*WHAT TO PRODUCE:*
Copying rule for the data below: pictures stay out, and only the lines from the one with "RUF-A2405SAWB" down to the one with "презентация результатов педагогичес...", inclusive, are repeated exactly.

*THE RECORDS:*

------------------------------------------------------------

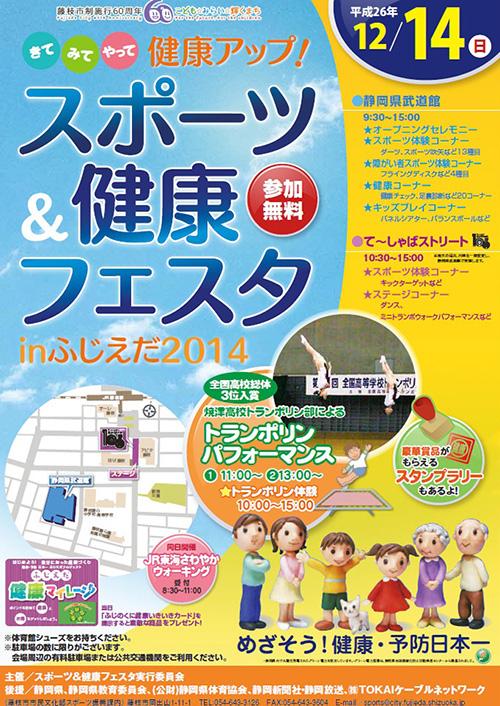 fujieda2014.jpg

------------------------------------------------------------

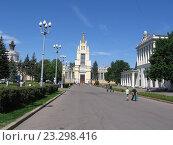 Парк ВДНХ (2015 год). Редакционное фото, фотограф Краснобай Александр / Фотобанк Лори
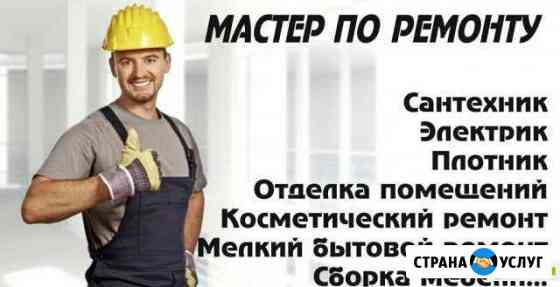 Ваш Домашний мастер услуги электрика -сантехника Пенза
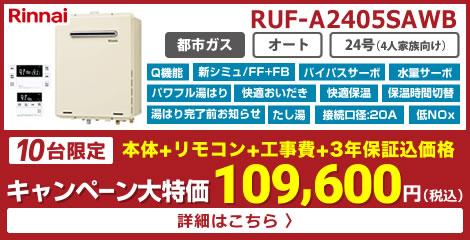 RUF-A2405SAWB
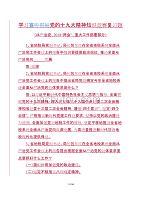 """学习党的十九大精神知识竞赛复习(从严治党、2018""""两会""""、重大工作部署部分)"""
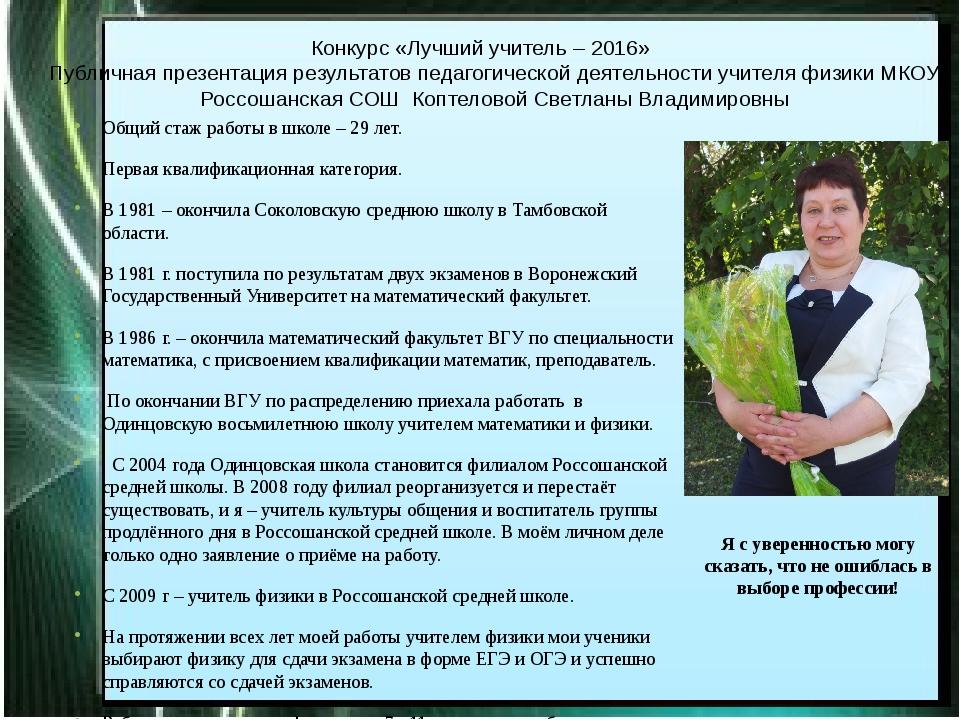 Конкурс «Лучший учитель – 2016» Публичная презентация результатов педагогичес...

------------------------------------------------------------

*TASK RESULT:*
 RUF-A2405SAWB
 """学习党的十九大精神知识竞赛复习(从严治党、2018""""两会""""、重大工作部署部分)"""
 Конкурс «Лучший учитель – 2016» Публичная презентация результатов педагогичес...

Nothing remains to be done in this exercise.